Vordergründig könnte die Zurückhaltung Merkels an Lammert selbst liegen. Der Bundestagspräsident hat in den vergangenen Wochen mehrmals betont, dass er nicht nach dem höchsten Amt im Staat strebe. Er fühle sich auf dem Stuhl des Bundestagspräsidenten wohl und hoffe, dass der Kelch an ihm vorüber gehe, heißt es auch in seinem Umfeld. Derlei muss jedoch jeder erklären, der im Rennen um die Präsidentschaft nicht verbrannt werden will.

Lammerts Leute verweisen allerdings auch auf seine Frau. Der Bundestagspräsident ist seit 45 Jahren mit Gertrud Lammert verheiratet. Die Frau ist pensionierte Lehrerin, gilt als bodenständig und frei von jeder Sehnsucht, Teil der High Society zu werden - also als eine Art Gegenentwurf zu Bettina Wulff. Gertrud Lammert sei dagegen, das ihr Mann Bundespräsident werde, heißt es in Norbert Lammerts Umfeld. Das Paar lebe in Bochum und habe einen Zweitwohnsitz am Bodensee. Das Bedürfnis von Gertrud Lammert, ihre Zeit in Berlin zu verbringen, sei ausgesprochen klein. Als Frau des Bundestagspräsidenten könne man sich raushalten. Als First Lady würde sie dagegen eine öffentliche Figur, das sei Frau Lammert aber ein Graus.

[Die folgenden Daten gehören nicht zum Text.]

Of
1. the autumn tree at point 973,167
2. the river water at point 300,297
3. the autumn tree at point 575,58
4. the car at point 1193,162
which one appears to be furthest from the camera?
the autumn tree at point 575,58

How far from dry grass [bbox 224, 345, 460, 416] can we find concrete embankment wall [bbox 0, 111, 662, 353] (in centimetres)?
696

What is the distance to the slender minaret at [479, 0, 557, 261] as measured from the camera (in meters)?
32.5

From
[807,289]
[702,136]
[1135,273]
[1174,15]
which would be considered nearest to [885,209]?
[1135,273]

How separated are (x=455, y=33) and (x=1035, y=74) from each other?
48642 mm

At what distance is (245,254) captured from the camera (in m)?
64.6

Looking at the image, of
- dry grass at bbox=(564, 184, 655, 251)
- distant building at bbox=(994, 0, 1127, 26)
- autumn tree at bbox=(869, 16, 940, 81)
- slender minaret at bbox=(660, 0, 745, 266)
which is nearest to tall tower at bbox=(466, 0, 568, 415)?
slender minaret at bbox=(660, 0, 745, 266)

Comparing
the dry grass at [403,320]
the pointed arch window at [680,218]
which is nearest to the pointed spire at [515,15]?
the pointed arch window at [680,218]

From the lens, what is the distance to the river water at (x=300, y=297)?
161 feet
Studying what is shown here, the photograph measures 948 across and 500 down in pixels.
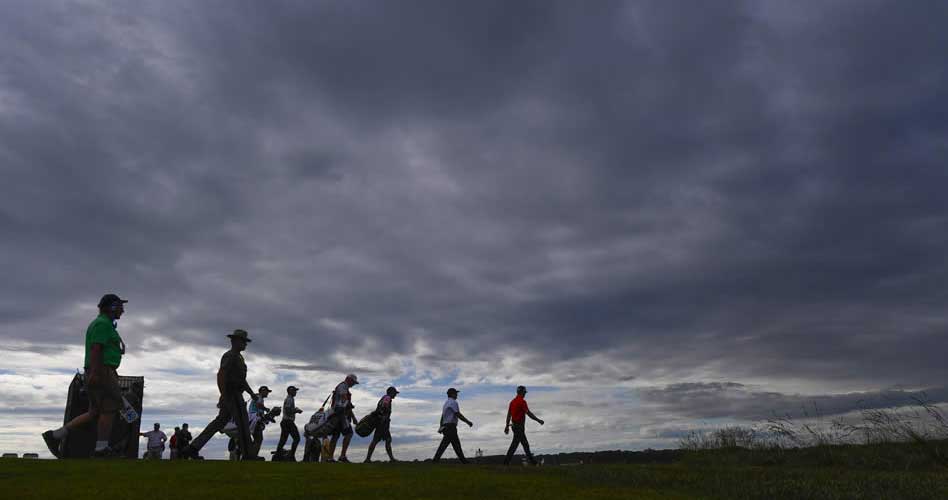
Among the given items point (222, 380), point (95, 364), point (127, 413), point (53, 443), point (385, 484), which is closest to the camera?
point (385, 484)

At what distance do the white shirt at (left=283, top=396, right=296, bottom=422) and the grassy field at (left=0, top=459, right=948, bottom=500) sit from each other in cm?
745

Das alles mag stimmen. Trotzdem dürfte Lammert nicht Nein sagen, wenn der Ruf nach ihm nur deutlich genug hörbar wäre. Aber diesen Ruf gibt es bisher nicht.

Die SPD hat längst signalisiert, dass sie gerne ihren Außenminister Frank-Walter Steinmeier im Schloss Bellevue sehen würde, aber von Merkel ist in der Angelegenheit auch vier Monate nach Gaucks Ankündigung, auf eine zweite Amtszeit zu verzichten, noch nichts zu hören. Die Kanzlerin hat sich dafür entschieden, kein Risiko einzugehen, heißt es in der Union von Leuten, die es wissen müssen. Zu groß ist die Sorge Merkels, ihren drei problematischen Präsidentenwahlen könnte wegen der unklaren Mehrheitsverhältnisse in der Bundesversammlung eine vierte Schmach folgen. Die CDU-Chefin hatte Horst Köhler und Christian Wulff durchgesetzt, beide traten vorzeitig zurück. Und Gauck wurde Merkel gegen ihren Willen aufgezwungen.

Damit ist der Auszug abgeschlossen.